Tokyo la nuit de Nick Bradley

Un bouquet d’intrigues à pleins régimes

par ALPHONSE CUGIER
Publié le 30 juillet 2021 à 19:25

De Tokyo on connaît le mélange d’immeubles en verre et acier et de frêles maisons bonsaï à portes coulissantes, le réseau inextricable d’autoroutes suspendues et la profusion de publicités lumineuses chamarrées. Mais qu’en est-il dans les quartiers abandonnés ou interlopes ? Une chatte calico, pelage tricolore blanc, brun, roux, aux yeux verts, déambule agile et ondulante dans le lacis de ruelles étroites et sombres, préservant sa part de secret. Elle croise la route d’une multitude de personnages. Kentaro un tatoueur de yakuzas et Naomi, une jeune fille qui lui demande de graver la ville de Tokyo sur son dos. Ohashi un conteur que le succès a fui à cause de l’alcool et que la chatte, désormais son seul auditoire, lui a trouvé un lieu pour dormir, un cabinet-lit, chambre-tiroir d’un hôtel-capsule désaffecté. Un employé dans une société de relations publiques et qui, résigné, ne rencontre jamais l’amour. Taro le frère du conteur, chauffeur de taxi satisfait de la routine et humilié par des clients ignobles. Un détective qui ne récoltait que des affaires d’adultère. Un couple, lui photographe britannique et elle, japonaise cherchant à s’occidentaliser, qui ne marche plus l’amble et qui ne parvient pas à mettre fin à leur relation. Et bien d’autres que nous allons ensuite évoquer.

Roman-mosaïque

Chaque chapitre est réservé à un ou plusieurs personnages visités par notre chatte mystérieuse qui, déjà, changeait de place sur le tatouage au grand dam de Kentaro littéralement pris dans une sorte de cauchemar. Nick Bradley a concocté un roman-mosaïque, marqueterie d’abord disjointe dont les pièces vont en partie se raccorder. La chatte, véritable pôle baladeur, magnétise l’ensemble, assure une continuité et fait naître des échos entre différentes histoires. Un puzzle changeant sans cesse de registre. Réalisme avec les courses du taxi à travers les rues de Tokyo et l’attention portée aux détails qui tissent la trame du quotidien des différents protagonistes. Science-fiction avec la nouvelle Copy Cat intégrée au récit, écrite par le père du conteur, traduite par Flo et qui met en scène un professeur assisté d’un robot.
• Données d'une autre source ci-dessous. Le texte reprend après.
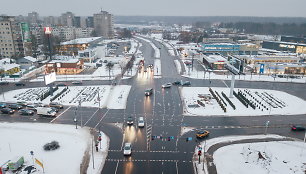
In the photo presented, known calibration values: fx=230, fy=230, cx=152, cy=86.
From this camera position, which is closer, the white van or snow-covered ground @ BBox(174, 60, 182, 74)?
the white van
Des solitudes additionnées

Ce scientifique réalise un clone de la chatte qu’il a attrapée, l’opération terminée les deux félins sosies dialoguent. Insertion des notes d’enquête du détective, d’article de journal, d’un manga dessiné par un enfant relatant sa rencontre avec un de ces êtres qui se retirent du monde et vivent cloîtrés. Décisions gouvernementales concernant les Jeux Olympiques (roman écrit avant 2020, avant la pandémie) : en toute bonne politique de solidarité telle que la pratiquent les « démocraties », les SDF sont expulsés, les « déviants » arrêtés, des quartiers destinés aux installations sportives sont démolis. Un roman polyphonique où chacun, cabossé par l’existence, dépris du rêve, se débat avec sa solitude dans un espace aussi étroit que l’horizon qui s’offre à lui. Une fiction documentée instillée de fantasmagorie, merveilleux hétéroclite en terre d’aventure littéraire. Un grand roman échappe toujours au cloisonnement des genres.